**EXERCISE OBJECTIVE:** All entries should be output exactly as they stand.

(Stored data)
—————

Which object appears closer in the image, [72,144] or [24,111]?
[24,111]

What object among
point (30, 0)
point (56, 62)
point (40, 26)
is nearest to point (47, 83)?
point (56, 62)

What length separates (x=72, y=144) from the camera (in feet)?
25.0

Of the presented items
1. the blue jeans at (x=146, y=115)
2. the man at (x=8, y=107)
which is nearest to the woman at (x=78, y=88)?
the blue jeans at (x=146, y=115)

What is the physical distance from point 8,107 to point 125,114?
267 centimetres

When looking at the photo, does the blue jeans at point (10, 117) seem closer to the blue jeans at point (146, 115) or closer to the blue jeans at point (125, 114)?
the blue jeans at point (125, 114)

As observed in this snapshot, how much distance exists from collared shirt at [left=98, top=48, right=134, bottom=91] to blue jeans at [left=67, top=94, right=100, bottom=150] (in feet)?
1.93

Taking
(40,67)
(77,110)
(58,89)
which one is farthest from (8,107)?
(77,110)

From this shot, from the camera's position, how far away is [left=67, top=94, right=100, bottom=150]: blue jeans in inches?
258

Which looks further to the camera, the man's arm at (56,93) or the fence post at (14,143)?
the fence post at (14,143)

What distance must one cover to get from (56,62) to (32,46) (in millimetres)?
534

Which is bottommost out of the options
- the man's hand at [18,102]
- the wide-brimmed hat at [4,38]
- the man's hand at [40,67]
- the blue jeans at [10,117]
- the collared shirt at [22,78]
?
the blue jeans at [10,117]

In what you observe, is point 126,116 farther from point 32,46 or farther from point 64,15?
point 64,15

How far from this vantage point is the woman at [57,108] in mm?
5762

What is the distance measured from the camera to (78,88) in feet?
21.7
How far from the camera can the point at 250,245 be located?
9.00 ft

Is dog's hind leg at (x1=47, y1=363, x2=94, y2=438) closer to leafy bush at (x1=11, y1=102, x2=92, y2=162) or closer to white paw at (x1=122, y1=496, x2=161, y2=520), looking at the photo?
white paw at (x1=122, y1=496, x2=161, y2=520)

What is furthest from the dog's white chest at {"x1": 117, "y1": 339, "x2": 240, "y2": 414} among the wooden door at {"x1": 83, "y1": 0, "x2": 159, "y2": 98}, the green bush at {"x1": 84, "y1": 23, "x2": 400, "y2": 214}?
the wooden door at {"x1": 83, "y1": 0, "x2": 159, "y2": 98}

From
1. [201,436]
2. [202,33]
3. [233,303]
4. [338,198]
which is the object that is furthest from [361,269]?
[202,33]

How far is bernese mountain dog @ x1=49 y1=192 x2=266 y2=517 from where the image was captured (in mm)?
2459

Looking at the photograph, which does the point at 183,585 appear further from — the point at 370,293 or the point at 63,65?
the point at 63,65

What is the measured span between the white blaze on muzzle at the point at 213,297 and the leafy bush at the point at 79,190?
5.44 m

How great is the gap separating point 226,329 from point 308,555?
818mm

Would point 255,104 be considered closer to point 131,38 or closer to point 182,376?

—————

**THE RESULT:**
Which object appears closer in the image, [72,144] or [24,111]?
[24,111]

What object among
point (30, 0)
point (56, 62)
point (40, 26)
is nearest to point (47, 83)?
point (56, 62)

What length separates (x=72, y=144) from the camera (in feet)?
25.0

Of the presented items
1. the blue jeans at (x=146, y=115)
2. the man at (x=8, y=107)
which is nearest to the woman at (x=78, y=88)?
the blue jeans at (x=146, y=115)

What is the physical distance from point 8,107 to point 125,114?
267 centimetres

When looking at the photo, does the blue jeans at point (10, 117) seem closer to the blue jeans at point (146, 115) or closer to the blue jeans at point (125, 114)?
the blue jeans at point (125, 114)

As observed in this snapshot, how much distance exists from collared shirt at [left=98, top=48, right=134, bottom=91] to blue jeans at [left=67, top=94, right=100, bottom=150] (in feet)?
1.93

Taking
(40,67)
(77,110)
(58,89)
which one is farthest from (8,107)?
(77,110)

From this shot, from the camera's position, how far away is [left=67, top=94, right=100, bottom=150]: blue jeans in inches?
258

Which looks further to the camera, the man's arm at (56,93) or the fence post at (14,143)?
the fence post at (14,143)

What distance must one cover to get from (56,62) to (32,46) (in millimetres)?
534

Which is bottommost out of the options
- the man's hand at [18,102]
- the wide-brimmed hat at [4,38]
- the man's hand at [40,67]
- the blue jeans at [10,117]
- the collared shirt at [22,78]
?
the blue jeans at [10,117]

In what you observe, is point 126,116 farther from point 32,46 or farther from point 64,15?
point 64,15

How far from this vantage point is the woman at [57,108] in mm?
5762

What is the distance measured from the camera to (78,88) in feet?
21.7
How far from the camera can the point at 250,245 be located?
9.00 ft

Is dog's hind leg at (x1=47, y1=363, x2=94, y2=438) closer to leafy bush at (x1=11, y1=102, x2=92, y2=162) or closer to white paw at (x1=122, y1=496, x2=161, y2=520), looking at the photo?
white paw at (x1=122, y1=496, x2=161, y2=520)

What is furthest from the dog's white chest at {"x1": 117, "y1": 339, "x2": 240, "y2": 414} among the wooden door at {"x1": 83, "y1": 0, "x2": 159, "y2": 98}, the green bush at {"x1": 84, "y1": 23, "x2": 400, "y2": 214}?
the wooden door at {"x1": 83, "y1": 0, "x2": 159, "y2": 98}

From
1. [201,436]
2. [202,33]
3. [233,303]
4. [338,198]
which is the object that is furthest from [361,269]?
[202,33]

How far is bernese mountain dog @ x1=49 y1=192 x2=266 y2=517 from where the image was captured (in mm)?
2459

Looking at the photograph, which does the point at 183,585 appear further from — the point at 370,293 or the point at 63,65?
the point at 63,65

What is the measured span between the white blaze on muzzle at the point at 213,297 and the leafy bush at the point at 79,190?
5.44 m

How great is the gap separating point 226,329 from point 308,555?
818mm

Would point 255,104 be considered closer to point 131,38 or closer to point 182,376?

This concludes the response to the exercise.